11/23/2017

June 1, 2000: My Idea for a New Law — Make Parents Responsible for Their Kids

The last thing we need in this state are more laws but I’ve got an idea for one I think might be worth the time and attention of our legislators.  They aren’t going to have much to do next year other than deal with a small matter of whether or not to change the state flag.  That shouldn’t take long.  They have already gotten the big issue out of the way with the Bremen High School Protection Act that makes it illegal to beat the Fightin’ Murphs at anything.

My idea is to hold parents totally responsible for their kids.  Novel idea, isn’t it?

If a kid brings a gun to school, go arrest the parents and throw their fannies in jail.  If their child sasses a teacher or cuts class or sneaks out behind the school to smoke pot, go find either parent, or both, and have them write, “I have done a sorry job of raising my child and I apologize” on the blackboard a few hundred times.

If Junior or Sis doesn’t turn in their homework, give the parents one day to do it on their behalf, grade the work and if it isn’t “A” material, make them do it over until it is.

If their male child shows up with his underwear showing over his pants and his hair down to his waist, make Momma and Daddy write a 5000-word essay on good grooming.  Again, if it isn’t “A” material, do it over.

Recently at St. Simons, I was awakened at 5:30 AM by a bunch of teenagers cavorting in a hot tub at the condominium where we were staying.  If the law I am proposing is passed, we will be able to go into their homes, wake their no-good parents and have them stand at attention in the hot sun for the next 24 hours.  That would take care of any future problems.

While we are at it, let’s talk about having young people saying “yes ma’am” and “no sir.”  That seems to be on the minds of a lot of people these days.  Of course, we want that chore placed on the schools, not in the home.  Let me give you a clue.  I said, “ma’am” and “sir” without the school’s help and at my advanced age, I still do.  My daddy told me to.  He had this simple notion that he set the rules of my conduct, not the education system.  Therefore, my law would require that any child who can’t be polite when addressing an adult watch Mama and Daddy get their mouths washed out with soap.  What happens then would be between the parents and the child when they got home.  The law wouldn’t be specific about that.

I think my law also would effectively deal with the issue of the separation of church and state.  Many people want to see prayer in the school feeling, I assume, that the public school system should also be responsible for their children’s religious training as well.  That is going to be impossible under the education reforms mandated by Governor Barnes.  Right now, schools can’t find enough time for PE or band practice, let alone trying to squeeze in prayer.  So here is what my law would do.  Anybody who feels strongly about prayer in the schools would have to turn in a signed affidavit to the local board of education that they had attended a church, synagogue or mosque for 52 straight weeks as a family and had been seen on their knees, praying to God for wisdom and guidance on how to become a better parent, husband, wife, son, daughter, etc.  With that, their kids could go out behind the school where they used to smoke pot and pray instead.   (Governor, if you are interested, I would be willing to amend my proposal to pray also for more time for band practice and physical education.)
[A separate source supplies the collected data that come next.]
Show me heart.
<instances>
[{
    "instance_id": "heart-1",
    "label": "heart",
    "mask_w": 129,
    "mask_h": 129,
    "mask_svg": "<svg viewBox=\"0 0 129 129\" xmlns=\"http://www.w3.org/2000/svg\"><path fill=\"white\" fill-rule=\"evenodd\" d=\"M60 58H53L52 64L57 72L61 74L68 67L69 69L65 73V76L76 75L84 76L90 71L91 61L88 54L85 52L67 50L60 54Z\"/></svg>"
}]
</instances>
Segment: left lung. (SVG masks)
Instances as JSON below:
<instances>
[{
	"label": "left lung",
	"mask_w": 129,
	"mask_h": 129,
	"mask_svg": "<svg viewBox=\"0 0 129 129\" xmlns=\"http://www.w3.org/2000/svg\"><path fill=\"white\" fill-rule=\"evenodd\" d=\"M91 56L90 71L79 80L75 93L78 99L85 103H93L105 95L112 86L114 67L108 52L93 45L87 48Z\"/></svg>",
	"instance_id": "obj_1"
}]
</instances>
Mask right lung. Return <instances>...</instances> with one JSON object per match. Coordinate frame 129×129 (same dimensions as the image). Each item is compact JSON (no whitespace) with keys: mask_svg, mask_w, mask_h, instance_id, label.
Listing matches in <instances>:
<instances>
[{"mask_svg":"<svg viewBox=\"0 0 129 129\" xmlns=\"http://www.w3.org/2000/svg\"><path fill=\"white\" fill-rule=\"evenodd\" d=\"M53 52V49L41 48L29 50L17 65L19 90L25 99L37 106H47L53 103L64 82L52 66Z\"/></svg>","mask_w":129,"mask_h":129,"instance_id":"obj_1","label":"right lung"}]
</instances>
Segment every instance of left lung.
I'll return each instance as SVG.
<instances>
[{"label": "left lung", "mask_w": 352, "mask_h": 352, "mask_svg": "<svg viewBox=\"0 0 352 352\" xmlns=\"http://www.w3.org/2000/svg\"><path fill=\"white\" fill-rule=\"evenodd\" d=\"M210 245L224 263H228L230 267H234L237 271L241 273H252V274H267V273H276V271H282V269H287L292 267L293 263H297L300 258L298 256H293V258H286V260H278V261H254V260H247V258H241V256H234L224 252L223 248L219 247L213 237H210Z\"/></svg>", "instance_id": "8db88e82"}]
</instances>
There may be an item or two I have missed but we have time to refine the proposed legislation.  School is out.  Teachers have a few months to rest up before they once again begin their baby-sitting service for parents who don’t have time to raise their kids.  We can take down the metal detectors, wave good-bye to the school police, wash and groom the drug-sniffing dogs.  In August, we can start the whole thing over.

By then, I will have my legislation ready for the General Assembly.  Can there be anybody in opposition?